Through the lens of the US Child Welfare System: Disproportionate treatment of Black children Part 1

First, looking from a historical view of Black families in the early days of the child welfare system showed signs of prejudice and racial processes and procedures. In 1973, Wilder v. Sugarman was brought by the NY Civil Liberties Union, which sues NY City for using racial discrimination in their child welfare system processes and procedures. [i] Shirley A. Wilder, a Black 12-year-old, was rejected services from city-funded Roman Catholic or Jewish foster-care agencies, which resulted in Shirley receiving lower-quality care.[ii] The suit, later taken over by American Civil Liberties Union, was finally settled in 1986.[iii] The settlement did require NY city to use a more fair and equal process for their child welfare system, but from Shirley’s view, she was around 24 years old by this time.[iv] That time-lapse brought an oppressive systemic issue to Shirley’s involvement with the child welfare system. Due to Shirley being a Black child, she was forced to receive lower-quality care, and this oppression more than likely affected many other Black children.

Stored items
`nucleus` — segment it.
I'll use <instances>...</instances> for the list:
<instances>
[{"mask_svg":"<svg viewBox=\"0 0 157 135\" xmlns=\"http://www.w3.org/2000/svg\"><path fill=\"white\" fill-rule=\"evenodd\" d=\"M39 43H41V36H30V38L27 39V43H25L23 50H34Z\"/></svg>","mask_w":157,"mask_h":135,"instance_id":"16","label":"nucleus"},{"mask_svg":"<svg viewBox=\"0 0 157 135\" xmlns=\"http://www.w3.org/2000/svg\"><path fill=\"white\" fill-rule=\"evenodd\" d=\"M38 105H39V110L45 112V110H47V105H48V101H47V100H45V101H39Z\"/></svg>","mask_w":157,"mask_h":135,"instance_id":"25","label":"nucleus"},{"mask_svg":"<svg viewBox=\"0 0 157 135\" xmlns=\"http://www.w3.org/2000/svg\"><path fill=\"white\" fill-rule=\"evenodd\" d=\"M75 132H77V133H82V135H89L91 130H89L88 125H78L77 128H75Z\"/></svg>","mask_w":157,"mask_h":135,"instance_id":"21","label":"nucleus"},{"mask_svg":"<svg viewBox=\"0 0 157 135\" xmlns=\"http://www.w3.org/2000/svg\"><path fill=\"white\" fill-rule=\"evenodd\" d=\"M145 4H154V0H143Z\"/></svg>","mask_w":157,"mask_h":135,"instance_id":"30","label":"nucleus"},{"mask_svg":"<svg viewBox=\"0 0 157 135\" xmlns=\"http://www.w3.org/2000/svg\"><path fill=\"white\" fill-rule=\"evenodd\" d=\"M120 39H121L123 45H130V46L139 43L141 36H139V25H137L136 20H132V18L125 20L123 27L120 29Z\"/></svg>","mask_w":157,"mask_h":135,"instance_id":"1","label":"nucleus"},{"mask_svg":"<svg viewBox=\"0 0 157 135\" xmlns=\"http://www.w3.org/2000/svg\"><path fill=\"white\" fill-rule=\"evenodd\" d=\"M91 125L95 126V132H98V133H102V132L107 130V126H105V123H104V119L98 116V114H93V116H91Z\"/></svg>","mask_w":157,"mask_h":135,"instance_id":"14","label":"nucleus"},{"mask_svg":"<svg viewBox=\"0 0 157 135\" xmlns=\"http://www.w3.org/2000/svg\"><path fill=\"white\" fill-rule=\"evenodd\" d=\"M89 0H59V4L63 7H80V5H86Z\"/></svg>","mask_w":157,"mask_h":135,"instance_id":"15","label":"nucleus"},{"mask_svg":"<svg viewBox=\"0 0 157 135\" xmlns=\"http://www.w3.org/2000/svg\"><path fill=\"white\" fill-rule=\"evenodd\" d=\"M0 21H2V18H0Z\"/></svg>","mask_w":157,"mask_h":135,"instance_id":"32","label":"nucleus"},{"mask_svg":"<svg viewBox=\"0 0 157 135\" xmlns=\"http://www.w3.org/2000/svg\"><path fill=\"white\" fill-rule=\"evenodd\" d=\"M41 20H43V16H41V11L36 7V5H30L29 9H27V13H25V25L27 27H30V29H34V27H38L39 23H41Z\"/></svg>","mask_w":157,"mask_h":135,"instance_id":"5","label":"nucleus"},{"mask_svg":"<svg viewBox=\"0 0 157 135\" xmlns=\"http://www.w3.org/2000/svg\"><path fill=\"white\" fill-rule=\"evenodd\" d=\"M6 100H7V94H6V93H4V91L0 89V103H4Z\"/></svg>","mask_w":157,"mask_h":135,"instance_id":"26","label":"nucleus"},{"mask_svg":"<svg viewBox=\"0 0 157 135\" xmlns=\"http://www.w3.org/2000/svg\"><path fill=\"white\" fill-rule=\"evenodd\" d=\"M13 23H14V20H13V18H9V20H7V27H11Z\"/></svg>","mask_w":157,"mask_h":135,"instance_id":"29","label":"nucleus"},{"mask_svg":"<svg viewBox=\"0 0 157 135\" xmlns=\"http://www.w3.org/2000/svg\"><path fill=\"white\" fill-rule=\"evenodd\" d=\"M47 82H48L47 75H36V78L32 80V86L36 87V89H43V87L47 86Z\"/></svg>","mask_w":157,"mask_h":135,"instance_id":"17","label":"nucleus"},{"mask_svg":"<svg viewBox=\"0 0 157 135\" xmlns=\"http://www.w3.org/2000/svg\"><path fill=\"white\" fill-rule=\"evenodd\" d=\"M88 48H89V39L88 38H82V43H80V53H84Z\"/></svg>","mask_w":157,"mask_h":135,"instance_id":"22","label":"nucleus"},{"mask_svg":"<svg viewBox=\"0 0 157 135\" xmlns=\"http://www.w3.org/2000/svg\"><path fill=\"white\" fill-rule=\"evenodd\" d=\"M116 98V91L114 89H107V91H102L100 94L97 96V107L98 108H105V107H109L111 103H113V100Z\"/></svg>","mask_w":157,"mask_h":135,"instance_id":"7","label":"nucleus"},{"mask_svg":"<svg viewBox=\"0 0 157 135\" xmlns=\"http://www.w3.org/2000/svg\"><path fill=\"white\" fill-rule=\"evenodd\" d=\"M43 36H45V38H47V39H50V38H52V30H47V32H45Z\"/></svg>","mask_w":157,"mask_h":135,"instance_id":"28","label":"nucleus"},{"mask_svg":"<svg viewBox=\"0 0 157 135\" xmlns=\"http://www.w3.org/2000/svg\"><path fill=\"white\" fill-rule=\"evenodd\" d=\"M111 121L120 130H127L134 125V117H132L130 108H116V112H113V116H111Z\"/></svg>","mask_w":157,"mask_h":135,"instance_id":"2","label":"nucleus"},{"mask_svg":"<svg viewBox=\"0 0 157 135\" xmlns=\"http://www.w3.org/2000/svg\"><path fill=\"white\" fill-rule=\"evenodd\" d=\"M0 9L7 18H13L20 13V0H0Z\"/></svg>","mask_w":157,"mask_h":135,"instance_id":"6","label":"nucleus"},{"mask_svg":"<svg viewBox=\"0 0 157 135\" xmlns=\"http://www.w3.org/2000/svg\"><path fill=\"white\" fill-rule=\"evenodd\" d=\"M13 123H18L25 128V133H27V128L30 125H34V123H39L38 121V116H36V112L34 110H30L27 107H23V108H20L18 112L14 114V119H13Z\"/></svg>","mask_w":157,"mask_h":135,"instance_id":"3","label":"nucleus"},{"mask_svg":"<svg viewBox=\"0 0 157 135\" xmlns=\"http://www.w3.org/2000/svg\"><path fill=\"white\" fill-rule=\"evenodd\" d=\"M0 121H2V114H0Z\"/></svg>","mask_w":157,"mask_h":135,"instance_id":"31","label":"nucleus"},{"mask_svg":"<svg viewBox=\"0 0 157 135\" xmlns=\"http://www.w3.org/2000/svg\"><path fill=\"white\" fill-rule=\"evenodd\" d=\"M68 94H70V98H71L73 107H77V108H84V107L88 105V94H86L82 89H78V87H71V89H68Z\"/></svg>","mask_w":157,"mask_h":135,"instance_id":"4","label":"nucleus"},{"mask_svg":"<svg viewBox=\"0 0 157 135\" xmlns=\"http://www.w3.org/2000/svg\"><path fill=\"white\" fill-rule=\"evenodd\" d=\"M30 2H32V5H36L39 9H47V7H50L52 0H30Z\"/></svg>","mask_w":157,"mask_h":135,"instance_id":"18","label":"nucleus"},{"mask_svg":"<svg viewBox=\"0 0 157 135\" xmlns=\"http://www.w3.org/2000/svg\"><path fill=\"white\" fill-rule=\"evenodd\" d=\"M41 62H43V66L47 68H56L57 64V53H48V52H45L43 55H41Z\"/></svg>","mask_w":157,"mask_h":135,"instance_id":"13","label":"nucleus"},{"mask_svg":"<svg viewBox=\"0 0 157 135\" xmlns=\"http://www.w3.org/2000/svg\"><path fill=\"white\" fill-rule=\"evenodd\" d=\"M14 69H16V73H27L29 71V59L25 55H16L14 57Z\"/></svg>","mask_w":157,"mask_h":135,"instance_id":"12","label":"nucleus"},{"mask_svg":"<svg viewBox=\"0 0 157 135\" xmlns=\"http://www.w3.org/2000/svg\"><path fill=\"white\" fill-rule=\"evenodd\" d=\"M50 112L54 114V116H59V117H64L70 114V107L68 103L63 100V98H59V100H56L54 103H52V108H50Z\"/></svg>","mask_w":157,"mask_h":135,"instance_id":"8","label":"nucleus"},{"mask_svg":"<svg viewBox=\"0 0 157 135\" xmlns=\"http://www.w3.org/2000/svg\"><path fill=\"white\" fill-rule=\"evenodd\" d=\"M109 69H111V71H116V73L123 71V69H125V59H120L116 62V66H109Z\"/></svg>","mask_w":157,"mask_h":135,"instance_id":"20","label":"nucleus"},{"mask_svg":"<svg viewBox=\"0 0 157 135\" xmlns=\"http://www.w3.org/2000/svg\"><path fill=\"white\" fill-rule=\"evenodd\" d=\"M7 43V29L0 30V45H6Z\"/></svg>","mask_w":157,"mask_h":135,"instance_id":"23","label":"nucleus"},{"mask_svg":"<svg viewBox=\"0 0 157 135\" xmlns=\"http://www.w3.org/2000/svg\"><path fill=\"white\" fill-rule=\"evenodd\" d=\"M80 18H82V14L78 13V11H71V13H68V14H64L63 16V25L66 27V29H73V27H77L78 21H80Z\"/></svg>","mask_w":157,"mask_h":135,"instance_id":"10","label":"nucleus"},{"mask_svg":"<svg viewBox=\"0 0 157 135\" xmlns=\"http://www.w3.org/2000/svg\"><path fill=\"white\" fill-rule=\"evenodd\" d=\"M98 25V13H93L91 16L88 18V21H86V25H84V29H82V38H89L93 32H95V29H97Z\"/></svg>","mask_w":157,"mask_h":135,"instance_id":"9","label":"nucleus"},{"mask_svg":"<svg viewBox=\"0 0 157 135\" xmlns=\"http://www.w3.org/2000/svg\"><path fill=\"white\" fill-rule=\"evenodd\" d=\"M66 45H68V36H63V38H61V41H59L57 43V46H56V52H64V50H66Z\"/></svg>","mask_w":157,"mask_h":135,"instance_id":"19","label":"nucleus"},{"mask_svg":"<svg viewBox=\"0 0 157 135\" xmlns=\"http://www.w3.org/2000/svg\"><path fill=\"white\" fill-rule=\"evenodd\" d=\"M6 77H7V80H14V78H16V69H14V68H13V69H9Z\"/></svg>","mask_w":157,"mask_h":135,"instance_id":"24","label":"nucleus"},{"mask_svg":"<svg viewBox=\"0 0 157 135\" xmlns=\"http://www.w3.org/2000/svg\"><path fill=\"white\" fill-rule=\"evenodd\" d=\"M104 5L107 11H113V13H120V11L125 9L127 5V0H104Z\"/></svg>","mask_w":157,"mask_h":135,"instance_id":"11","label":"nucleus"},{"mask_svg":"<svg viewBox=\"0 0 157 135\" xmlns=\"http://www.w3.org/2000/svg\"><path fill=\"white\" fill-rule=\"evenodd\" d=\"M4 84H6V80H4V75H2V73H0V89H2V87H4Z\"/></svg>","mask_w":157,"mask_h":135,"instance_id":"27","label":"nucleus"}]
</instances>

## PROBLEM A
According to the text on Black children in the US child welfare system, in what year was the suit over Shirley A. Wilder's care finally settled?
## PROBLEM B
Using the text on Black children in the US child welfare system, decide whether each statement agrees with it: (i) Shirley A. Wilder was 12 years old when she was rejected services; (ii) the American Civil Liberties Union first brought the Wilder v. Sugarman suit; (iii) the settlement required NY city to use a more fair and equal process. Give yes or no for each, quoting the deciding words.
## PROBLEM C
Recast the paragraph of the text on Black children in the US child welfare system that begins "First, looking from a historical view" as a short list, keeping its main facts.

## WRITTEN ANSWER A
1986

## WRITTEN ANSWER B
(i) Yes: "Shirley A. Wilder, a Black 12-year-old, was rejected services"
(ii) No: "was brought by the NY Civil Liberties Union" and "later taken over by American Civil Liberties Union"
(iii) Yes: "The settlement did require NY city to use a more fair and equal process for their child welfare system"

## WRITTEN ANSWER C
- The early child welfare system showed signs of prejudice and racial processes and procedures toward Black families.
- In 1973, the NY Civil Liberties Union brought Wilder v. Sugarman, suing NY City for racial discrimination in its child welfare processes and procedures.
- Shirley A. Wilder, a Black 12-year-old, was rejected services by city-funded Roman Catholic or Jewish foster-care agencies and received lower-quality care.
- The American Civil Liberties Union later took over the suit, which was settled in 1986.
- The settlement required NY city to use a more fair and equal process, but Shirley was around 24 by then.
- Because she was a Black child, Shirley was forced to receive lower-quality care, and this oppression likely affected many other Black children.